Copy the items word for word, starting at the line that contains "How far from" and ending at the last line of the items, with both ends included. Leave out the pictures.

**** DATA PROVIDED ****

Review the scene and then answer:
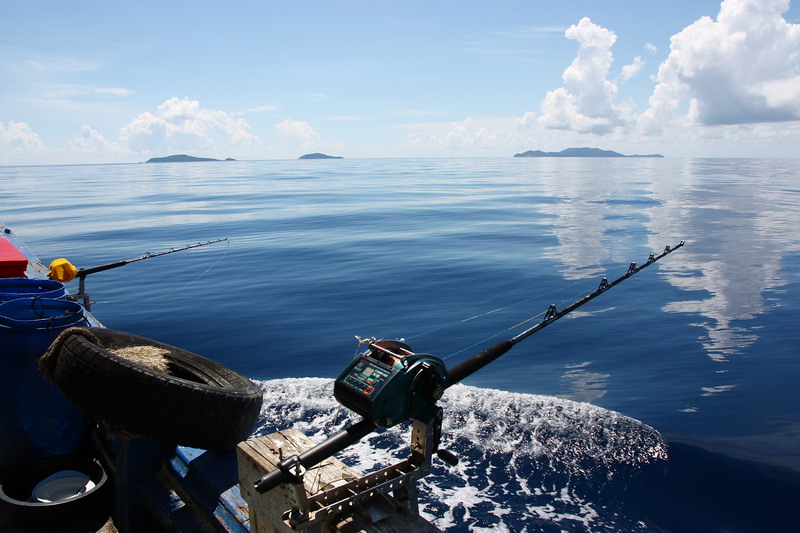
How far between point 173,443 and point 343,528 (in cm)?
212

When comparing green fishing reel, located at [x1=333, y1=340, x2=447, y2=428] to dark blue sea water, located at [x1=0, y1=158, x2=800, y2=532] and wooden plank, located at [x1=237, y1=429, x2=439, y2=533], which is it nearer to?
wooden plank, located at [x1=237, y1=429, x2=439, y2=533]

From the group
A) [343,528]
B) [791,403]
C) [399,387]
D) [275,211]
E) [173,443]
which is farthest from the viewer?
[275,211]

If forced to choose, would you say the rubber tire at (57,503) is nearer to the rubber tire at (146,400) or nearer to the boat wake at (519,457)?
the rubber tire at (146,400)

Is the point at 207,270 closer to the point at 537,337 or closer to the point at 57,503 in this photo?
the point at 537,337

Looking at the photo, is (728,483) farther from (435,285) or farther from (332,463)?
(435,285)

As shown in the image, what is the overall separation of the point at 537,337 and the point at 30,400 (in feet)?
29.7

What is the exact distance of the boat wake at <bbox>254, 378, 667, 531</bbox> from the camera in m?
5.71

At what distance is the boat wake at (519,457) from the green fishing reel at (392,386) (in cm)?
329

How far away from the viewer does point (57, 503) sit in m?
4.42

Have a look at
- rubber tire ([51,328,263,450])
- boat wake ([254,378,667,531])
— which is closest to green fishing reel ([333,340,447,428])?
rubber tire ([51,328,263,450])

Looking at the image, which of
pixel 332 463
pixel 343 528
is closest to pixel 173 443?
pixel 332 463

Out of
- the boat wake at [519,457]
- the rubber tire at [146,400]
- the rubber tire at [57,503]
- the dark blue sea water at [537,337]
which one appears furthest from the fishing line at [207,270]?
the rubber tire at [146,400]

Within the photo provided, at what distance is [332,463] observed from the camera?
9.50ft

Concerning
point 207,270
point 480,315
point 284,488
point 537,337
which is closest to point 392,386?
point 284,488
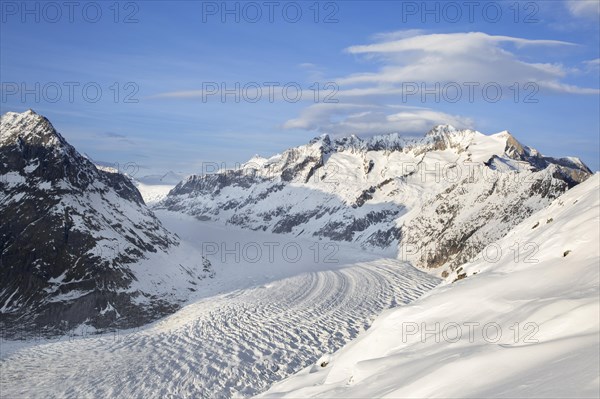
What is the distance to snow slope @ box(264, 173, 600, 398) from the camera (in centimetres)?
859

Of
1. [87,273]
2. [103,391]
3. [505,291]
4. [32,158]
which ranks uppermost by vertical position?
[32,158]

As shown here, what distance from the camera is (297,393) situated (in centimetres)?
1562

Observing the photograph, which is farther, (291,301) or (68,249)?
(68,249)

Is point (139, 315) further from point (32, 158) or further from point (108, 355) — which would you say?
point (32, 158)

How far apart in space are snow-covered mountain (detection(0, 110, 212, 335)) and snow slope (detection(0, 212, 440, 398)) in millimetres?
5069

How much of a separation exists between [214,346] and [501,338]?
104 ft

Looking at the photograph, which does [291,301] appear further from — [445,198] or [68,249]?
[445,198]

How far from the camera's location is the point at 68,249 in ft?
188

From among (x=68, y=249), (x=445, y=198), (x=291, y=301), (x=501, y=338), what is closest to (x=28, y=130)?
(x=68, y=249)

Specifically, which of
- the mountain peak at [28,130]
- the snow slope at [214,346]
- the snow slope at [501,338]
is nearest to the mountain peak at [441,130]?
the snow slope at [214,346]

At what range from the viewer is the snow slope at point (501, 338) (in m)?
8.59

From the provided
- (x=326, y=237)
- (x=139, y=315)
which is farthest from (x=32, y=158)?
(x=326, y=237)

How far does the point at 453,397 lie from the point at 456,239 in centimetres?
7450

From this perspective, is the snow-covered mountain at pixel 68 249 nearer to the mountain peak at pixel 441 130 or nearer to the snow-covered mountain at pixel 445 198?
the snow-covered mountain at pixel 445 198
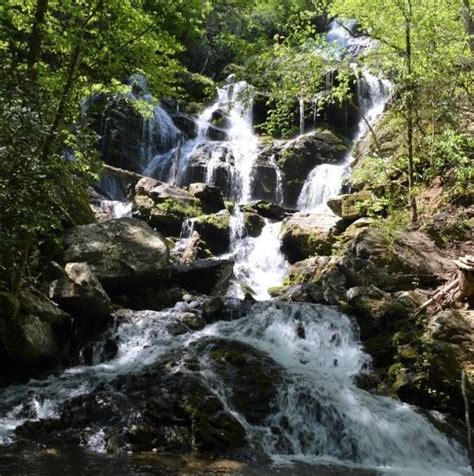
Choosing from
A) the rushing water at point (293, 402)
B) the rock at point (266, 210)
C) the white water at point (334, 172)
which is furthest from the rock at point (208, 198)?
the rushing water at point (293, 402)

****

§ **THE SOLUTION**:
How far from the camera's location is the point at 68,249 in ft?
188

From among (x=68, y=249), (x=445, y=198), (x=291, y=301), (x=501, y=338), what is closest to (x=28, y=130)?
(x=68, y=249)

Specifically, which of
- the mountain peak at [28,130]
- the snow slope at [214,346]
- the snow slope at [501,338]
is nearest to the mountain peak at [441,130]?
the snow slope at [214,346]

At what range from the viewer is the snow slope at point (501, 338) (in m)?
8.59

From the provided
- (x=326, y=237)
- (x=139, y=315)
which is farthest from (x=32, y=158)?
(x=326, y=237)

How far does the point at 453,397 lie from the point at 456,239 in centimetres?
7450

From this perspective, is the snow-covered mountain at pixel 68 249 nearer to the mountain peak at pixel 441 130 or nearer to the snow-covered mountain at pixel 445 198?
the snow-covered mountain at pixel 445 198
Choosing from
A) the rushing water at point (293, 402)
B) the rock at point (266, 210)
C) the white water at point (334, 172)
which is furthest from the rock at point (208, 198)?
the rushing water at point (293, 402)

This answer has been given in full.